O especialista em segurança pública Berlinque Cantelmo defendeu que, para enfrentar o problema da violência policial, é imprescindível investir em tecnologias, como as câmeras corporais, além de promover treinamentos adequados e realizar mudanças culturais profundas dentro das corporações. "Essas medidas devem ser encaradas como avanços necessários para garantir tanto a segurança da população quanto a integridade dos agentes, reforçando os princípios de transparência e responsabilidade no exercício da segurança pública", opinou.

Por sua vez, Cássio Thyone, do Conselho do Fórum Brasileiro de Segurança Pública, acrescentou: "Além disso, órgãos, como a própria Corregedoria da PMDF e o Ministério Público (MP), precisam fiscalizar as ações externas das forças policiais".

Em nota, a corporação comunicou que está apurando os fatos e reiterou que não tolera desvios de conduta de seus integrantes. A Promotoria de Justiça Militar do MP requisitou que a Corregedoria da PMDF solicitasse o afastamento do policial envolvido na agressão.

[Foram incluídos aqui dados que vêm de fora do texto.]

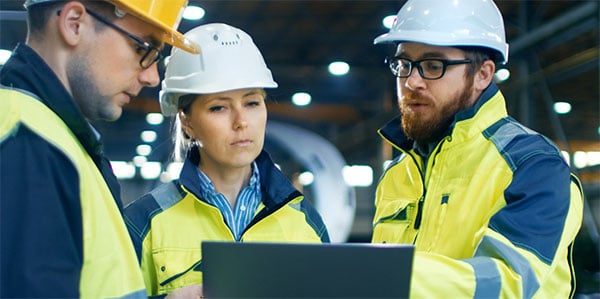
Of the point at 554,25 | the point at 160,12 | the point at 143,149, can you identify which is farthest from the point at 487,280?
the point at 143,149

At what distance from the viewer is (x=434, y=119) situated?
2.85 m

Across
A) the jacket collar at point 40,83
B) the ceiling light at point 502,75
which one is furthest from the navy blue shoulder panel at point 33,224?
the ceiling light at point 502,75

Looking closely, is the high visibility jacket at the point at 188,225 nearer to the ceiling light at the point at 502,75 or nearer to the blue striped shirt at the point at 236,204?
the blue striped shirt at the point at 236,204

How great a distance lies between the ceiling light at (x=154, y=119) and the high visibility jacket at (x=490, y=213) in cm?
1571

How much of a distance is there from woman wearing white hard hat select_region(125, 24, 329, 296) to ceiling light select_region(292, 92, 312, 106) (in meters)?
16.0

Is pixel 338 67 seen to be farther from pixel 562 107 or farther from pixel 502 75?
pixel 562 107

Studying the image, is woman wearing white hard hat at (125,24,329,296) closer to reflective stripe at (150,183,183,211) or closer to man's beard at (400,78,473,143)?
reflective stripe at (150,183,183,211)

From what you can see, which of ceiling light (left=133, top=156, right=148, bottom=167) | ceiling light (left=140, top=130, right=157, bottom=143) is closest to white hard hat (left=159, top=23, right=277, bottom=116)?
ceiling light (left=140, top=130, right=157, bottom=143)

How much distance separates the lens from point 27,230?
5.21 feet

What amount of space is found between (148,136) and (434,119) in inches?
829

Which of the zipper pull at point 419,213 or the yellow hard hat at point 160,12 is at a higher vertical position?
the yellow hard hat at point 160,12

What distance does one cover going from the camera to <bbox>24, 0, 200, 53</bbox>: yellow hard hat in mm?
1995

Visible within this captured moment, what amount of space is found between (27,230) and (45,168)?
0.46 feet

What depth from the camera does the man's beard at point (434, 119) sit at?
111 inches
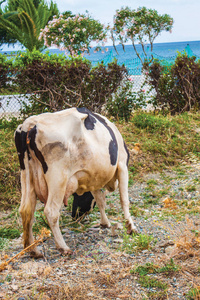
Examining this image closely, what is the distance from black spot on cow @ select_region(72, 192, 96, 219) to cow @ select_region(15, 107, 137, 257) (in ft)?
2.16

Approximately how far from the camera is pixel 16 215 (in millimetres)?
5516

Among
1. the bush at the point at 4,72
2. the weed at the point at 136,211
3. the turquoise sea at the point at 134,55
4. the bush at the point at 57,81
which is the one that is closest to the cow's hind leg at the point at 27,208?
the weed at the point at 136,211

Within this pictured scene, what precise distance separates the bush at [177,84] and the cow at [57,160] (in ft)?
21.2

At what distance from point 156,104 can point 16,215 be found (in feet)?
20.3

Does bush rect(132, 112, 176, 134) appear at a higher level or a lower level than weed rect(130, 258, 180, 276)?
higher

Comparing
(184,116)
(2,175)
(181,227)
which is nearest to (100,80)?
(184,116)

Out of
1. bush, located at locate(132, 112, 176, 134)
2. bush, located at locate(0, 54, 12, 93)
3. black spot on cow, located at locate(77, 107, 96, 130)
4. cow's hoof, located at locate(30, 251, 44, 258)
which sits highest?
bush, located at locate(0, 54, 12, 93)

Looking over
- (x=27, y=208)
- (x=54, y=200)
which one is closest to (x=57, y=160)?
(x=54, y=200)

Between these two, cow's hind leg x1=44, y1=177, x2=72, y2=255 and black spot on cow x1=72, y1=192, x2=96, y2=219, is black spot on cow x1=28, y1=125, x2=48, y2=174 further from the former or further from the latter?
black spot on cow x1=72, y1=192, x2=96, y2=219

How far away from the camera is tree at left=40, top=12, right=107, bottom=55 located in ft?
57.8

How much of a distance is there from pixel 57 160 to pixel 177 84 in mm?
7476

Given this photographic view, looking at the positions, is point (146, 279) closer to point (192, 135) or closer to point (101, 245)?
point (101, 245)

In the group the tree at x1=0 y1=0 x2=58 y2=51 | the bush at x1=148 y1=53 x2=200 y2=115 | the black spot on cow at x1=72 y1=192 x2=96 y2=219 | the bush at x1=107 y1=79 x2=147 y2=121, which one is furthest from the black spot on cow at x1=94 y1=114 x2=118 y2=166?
the tree at x1=0 y1=0 x2=58 y2=51

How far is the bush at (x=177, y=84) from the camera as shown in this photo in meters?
10.5
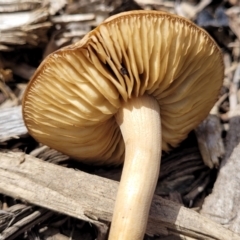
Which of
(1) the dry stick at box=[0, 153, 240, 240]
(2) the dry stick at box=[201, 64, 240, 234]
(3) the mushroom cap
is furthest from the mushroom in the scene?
(2) the dry stick at box=[201, 64, 240, 234]

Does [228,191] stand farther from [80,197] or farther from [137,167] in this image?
[80,197]

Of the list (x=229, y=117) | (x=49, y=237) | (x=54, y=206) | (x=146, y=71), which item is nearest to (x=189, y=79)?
(x=146, y=71)

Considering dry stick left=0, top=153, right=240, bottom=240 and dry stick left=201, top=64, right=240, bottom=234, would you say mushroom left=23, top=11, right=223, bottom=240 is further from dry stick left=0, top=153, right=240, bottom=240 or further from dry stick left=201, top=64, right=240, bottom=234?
dry stick left=201, top=64, right=240, bottom=234

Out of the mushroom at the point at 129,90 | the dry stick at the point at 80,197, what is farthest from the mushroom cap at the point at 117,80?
the dry stick at the point at 80,197

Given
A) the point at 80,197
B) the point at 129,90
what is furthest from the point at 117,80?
the point at 80,197

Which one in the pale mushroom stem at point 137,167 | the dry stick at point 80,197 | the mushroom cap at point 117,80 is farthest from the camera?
the dry stick at point 80,197

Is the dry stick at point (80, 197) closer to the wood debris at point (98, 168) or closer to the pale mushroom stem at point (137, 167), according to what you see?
the wood debris at point (98, 168)
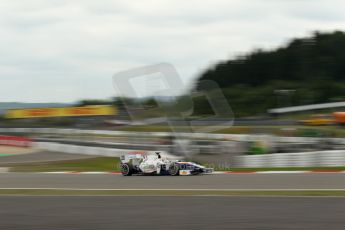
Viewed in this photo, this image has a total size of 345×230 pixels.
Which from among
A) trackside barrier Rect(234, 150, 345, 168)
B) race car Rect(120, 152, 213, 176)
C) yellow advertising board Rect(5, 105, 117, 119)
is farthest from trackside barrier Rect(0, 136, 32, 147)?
race car Rect(120, 152, 213, 176)

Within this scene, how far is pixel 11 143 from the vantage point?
1629 inches

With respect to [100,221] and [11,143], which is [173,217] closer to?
[100,221]

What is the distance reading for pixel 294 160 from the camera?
17109mm

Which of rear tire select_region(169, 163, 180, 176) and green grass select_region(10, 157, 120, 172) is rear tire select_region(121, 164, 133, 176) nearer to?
rear tire select_region(169, 163, 180, 176)

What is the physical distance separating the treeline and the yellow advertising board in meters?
16.0

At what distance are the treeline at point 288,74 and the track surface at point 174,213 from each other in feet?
185

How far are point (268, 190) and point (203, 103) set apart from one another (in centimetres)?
724

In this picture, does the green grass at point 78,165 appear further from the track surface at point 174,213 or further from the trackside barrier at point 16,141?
the trackside barrier at point 16,141

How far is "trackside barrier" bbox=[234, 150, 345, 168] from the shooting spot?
54.4 ft

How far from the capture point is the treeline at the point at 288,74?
224 ft

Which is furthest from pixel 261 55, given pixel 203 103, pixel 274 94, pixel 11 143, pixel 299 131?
pixel 203 103

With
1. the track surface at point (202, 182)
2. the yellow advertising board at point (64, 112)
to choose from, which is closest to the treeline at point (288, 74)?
the yellow advertising board at point (64, 112)

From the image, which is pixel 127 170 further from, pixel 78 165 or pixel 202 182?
pixel 78 165

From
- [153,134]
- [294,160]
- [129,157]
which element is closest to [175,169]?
[129,157]
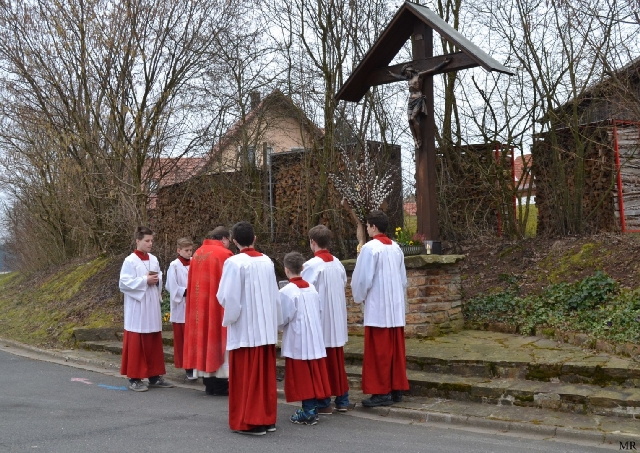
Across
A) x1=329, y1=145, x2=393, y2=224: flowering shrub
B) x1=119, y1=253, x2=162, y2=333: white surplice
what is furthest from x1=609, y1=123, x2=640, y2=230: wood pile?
x1=119, y1=253, x2=162, y2=333: white surplice

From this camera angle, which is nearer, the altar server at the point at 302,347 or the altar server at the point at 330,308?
the altar server at the point at 302,347

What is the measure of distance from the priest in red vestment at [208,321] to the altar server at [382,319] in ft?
6.09

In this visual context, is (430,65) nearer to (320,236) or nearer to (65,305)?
(320,236)

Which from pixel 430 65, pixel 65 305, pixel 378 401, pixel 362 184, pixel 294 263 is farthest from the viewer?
pixel 65 305

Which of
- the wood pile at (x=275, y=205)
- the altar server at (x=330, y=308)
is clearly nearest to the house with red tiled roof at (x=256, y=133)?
the wood pile at (x=275, y=205)

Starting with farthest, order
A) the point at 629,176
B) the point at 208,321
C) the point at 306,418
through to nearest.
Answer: the point at 629,176
the point at 208,321
the point at 306,418

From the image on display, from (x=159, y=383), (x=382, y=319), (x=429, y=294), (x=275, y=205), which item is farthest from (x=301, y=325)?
(x=275, y=205)

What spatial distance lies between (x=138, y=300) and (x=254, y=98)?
24.2 feet

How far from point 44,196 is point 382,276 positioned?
19531 mm

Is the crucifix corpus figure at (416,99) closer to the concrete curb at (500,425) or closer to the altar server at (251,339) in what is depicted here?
the altar server at (251,339)

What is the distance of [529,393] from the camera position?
6.82m

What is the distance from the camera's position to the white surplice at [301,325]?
6.77 meters

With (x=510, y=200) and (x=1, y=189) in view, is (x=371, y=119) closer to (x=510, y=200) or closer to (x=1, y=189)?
(x=510, y=200)

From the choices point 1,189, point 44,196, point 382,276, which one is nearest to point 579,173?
point 382,276
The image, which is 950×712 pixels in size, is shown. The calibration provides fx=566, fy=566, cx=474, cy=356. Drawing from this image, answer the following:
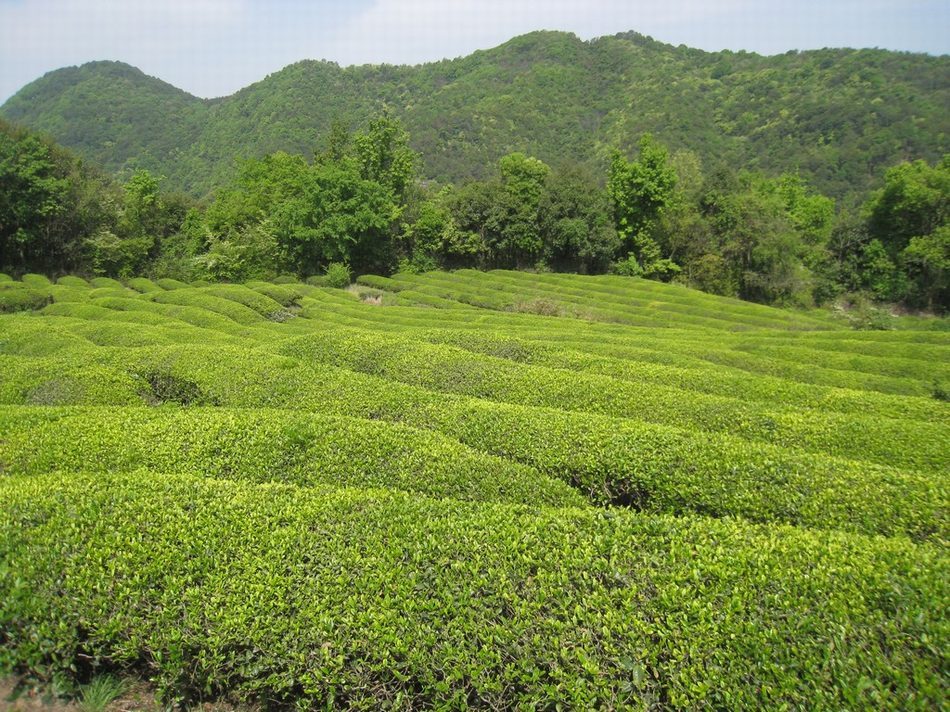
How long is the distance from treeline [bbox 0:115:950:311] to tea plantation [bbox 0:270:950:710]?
133 feet

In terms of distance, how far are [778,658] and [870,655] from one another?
2.34 feet

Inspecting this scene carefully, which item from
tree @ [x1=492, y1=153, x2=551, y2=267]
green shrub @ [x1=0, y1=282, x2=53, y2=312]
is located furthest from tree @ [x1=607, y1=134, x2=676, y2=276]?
green shrub @ [x1=0, y1=282, x2=53, y2=312]

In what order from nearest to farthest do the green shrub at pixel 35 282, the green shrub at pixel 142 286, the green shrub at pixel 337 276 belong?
the green shrub at pixel 35 282 < the green shrub at pixel 142 286 < the green shrub at pixel 337 276

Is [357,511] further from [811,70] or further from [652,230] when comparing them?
[811,70]

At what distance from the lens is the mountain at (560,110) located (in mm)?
102938

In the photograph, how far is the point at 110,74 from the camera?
629 feet

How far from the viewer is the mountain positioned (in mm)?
102938

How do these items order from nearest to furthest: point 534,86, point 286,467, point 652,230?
point 286,467
point 652,230
point 534,86

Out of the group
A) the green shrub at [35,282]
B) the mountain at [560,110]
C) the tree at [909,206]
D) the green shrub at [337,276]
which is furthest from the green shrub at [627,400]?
the mountain at [560,110]

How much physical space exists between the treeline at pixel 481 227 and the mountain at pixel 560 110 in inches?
1694

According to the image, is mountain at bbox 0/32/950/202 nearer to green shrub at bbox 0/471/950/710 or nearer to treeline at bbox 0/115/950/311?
treeline at bbox 0/115/950/311

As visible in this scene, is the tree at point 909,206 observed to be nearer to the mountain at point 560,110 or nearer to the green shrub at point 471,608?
the mountain at point 560,110

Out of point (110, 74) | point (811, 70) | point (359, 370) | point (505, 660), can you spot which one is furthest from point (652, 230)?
point (110, 74)

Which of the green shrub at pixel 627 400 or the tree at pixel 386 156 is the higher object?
the tree at pixel 386 156
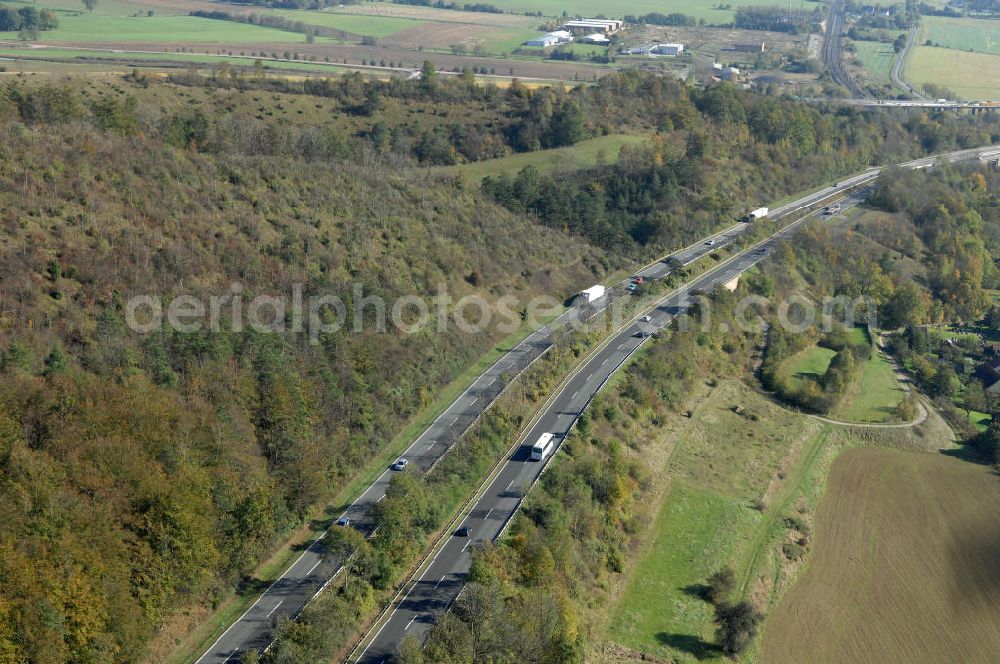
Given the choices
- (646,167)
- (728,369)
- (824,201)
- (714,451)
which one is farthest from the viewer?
(824,201)

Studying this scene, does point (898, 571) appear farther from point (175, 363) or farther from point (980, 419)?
point (175, 363)

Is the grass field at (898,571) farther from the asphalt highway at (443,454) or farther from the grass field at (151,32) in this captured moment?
the grass field at (151,32)

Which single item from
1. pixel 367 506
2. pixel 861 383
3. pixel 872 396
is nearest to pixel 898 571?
pixel 872 396

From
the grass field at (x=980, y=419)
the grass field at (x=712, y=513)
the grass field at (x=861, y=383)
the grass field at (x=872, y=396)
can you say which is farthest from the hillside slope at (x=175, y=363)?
the grass field at (x=980, y=419)

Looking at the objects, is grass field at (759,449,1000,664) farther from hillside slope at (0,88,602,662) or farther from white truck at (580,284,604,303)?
hillside slope at (0,88,602,662)

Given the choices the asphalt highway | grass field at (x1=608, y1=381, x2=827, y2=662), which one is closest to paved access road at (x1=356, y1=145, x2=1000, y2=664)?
the asphalt highway

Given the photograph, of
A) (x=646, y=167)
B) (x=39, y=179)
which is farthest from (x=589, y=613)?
(x=646, y=167)

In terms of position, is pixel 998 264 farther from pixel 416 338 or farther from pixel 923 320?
pixel 416 338
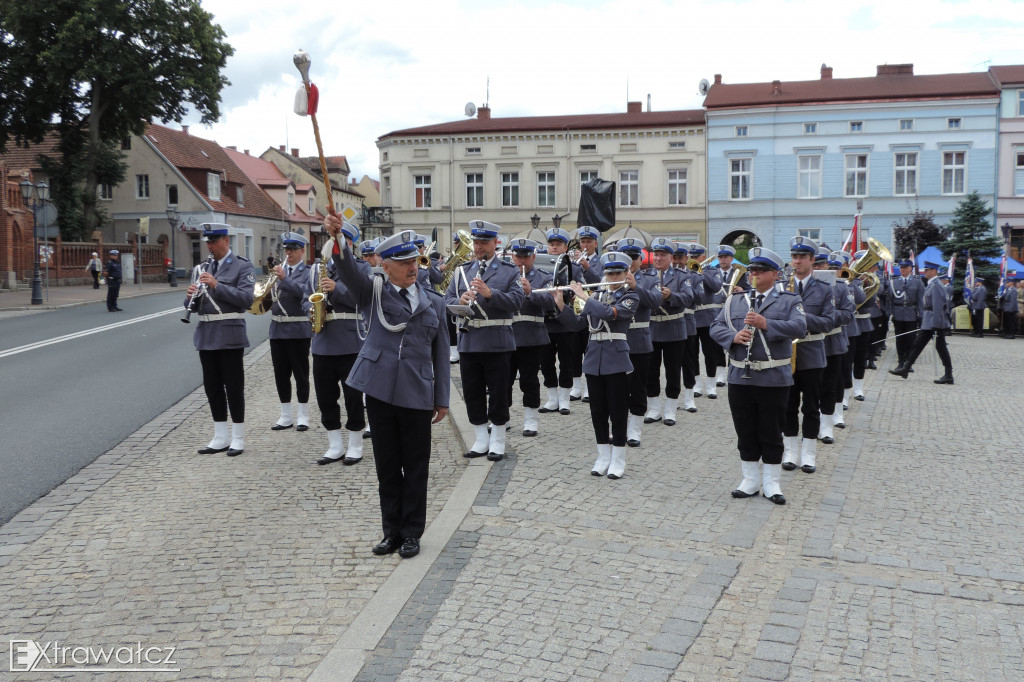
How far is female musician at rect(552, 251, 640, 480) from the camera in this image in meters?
7.98

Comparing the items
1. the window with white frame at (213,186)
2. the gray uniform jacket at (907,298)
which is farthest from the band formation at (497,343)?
the window with white frame at (213,186)

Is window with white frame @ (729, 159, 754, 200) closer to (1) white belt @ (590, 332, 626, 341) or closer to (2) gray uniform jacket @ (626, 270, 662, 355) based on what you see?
(2) gray uniform jacket @ (626, 270, 662, 355)

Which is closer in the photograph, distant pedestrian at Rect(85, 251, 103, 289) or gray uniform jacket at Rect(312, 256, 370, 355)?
gray uniform jacket at Rect(312, 256, 370, 355)

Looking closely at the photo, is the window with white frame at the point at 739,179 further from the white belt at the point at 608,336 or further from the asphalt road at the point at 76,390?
the white belt at the point at 608,336

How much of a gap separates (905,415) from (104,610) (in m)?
10.2

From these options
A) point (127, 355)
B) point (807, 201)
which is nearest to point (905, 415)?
point (127, 355)

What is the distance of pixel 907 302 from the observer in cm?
1653

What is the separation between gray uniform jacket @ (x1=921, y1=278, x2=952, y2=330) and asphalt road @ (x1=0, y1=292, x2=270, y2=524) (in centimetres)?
1216

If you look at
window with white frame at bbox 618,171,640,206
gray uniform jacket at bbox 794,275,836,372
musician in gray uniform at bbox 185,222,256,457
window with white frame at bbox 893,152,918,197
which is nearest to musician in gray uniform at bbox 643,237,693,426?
gray uniform jacket at bbox 794,275,836,372

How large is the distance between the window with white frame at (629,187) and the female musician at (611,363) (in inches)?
1752

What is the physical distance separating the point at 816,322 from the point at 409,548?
4.45m

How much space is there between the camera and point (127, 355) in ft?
55.0

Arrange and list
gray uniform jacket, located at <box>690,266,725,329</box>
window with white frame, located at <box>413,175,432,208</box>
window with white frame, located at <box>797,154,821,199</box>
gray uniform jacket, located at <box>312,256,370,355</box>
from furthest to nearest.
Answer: window with white frame, located at <box>413,175,432,208</box>, window with white frame, located at <box>797,154,821,199</box>, gray uniform jacket, located at <box>690,266,725,329</box>, gray uniform jacket, located at <box>312,256,370,355</box>

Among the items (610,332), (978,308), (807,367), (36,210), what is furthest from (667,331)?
(36,210)
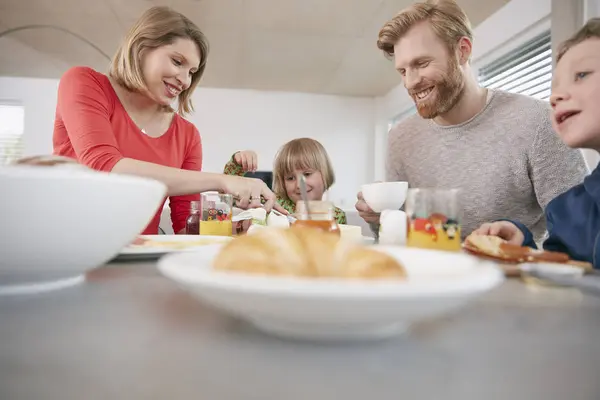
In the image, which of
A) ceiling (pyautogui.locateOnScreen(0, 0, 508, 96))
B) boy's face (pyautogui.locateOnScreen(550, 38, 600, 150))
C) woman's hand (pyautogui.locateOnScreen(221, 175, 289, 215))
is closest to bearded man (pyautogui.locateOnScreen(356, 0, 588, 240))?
woman's hand (pyautogui.locateOnScreen(221, 175, 289, 215))

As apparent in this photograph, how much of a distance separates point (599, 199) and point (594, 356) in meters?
0.84

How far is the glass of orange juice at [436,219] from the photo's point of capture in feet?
2.24

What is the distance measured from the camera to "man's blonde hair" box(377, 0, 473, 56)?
1630mm

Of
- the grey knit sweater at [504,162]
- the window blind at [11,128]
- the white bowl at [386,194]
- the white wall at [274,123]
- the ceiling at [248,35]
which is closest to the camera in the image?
the white bowl at [386,194]

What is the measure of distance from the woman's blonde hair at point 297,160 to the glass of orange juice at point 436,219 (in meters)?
1.79

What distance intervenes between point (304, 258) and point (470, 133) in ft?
4.90

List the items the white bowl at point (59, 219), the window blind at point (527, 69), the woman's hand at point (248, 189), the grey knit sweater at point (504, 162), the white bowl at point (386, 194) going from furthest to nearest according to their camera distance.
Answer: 1. the window blind at point (527, 69)
2. the grey knit sweater at point (504, 162)
3. the woman's hand at point (248, 189)
4. the white bowl at point (386, 194)
5. the white bowl at point (59, 219)

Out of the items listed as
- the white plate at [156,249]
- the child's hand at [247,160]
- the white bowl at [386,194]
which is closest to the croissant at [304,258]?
the white plate at [156,249]

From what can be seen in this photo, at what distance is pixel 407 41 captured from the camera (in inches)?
65.6

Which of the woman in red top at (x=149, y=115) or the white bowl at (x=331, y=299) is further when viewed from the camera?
the woman in red top at (x=149, y=115)

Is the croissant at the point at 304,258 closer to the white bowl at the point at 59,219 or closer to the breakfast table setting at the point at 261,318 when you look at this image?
the breakfast table setting at the point at 261,318

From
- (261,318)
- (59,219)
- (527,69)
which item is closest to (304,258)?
(261,318)

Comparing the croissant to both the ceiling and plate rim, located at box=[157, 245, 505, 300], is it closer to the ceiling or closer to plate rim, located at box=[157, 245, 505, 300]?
plate rim, located at box=[157, 245, 505, 300]

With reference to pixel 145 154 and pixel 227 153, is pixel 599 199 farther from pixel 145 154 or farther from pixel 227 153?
pixel 227 153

A agressão denunciada na Estrutural em novembro, reavivou discussões sobre o uso de câmeras corporais por policiais. No Distrito Federal, esse tipo equipamento ainda não é utilizado. Segundo Thyone, essas filmadoras são um mecanismo de redução para as ações violentas.

"As câmeras também dão a transparência, além de protegerem o próprio militar, quando lhe é imputada uma ação que não cometeu", avaliou. "Ela vai permitir que a gente tenha uma real noção de como foi a ação. E resguardará o bom policial que atua dentro dos parâmetros legais", ressaltou.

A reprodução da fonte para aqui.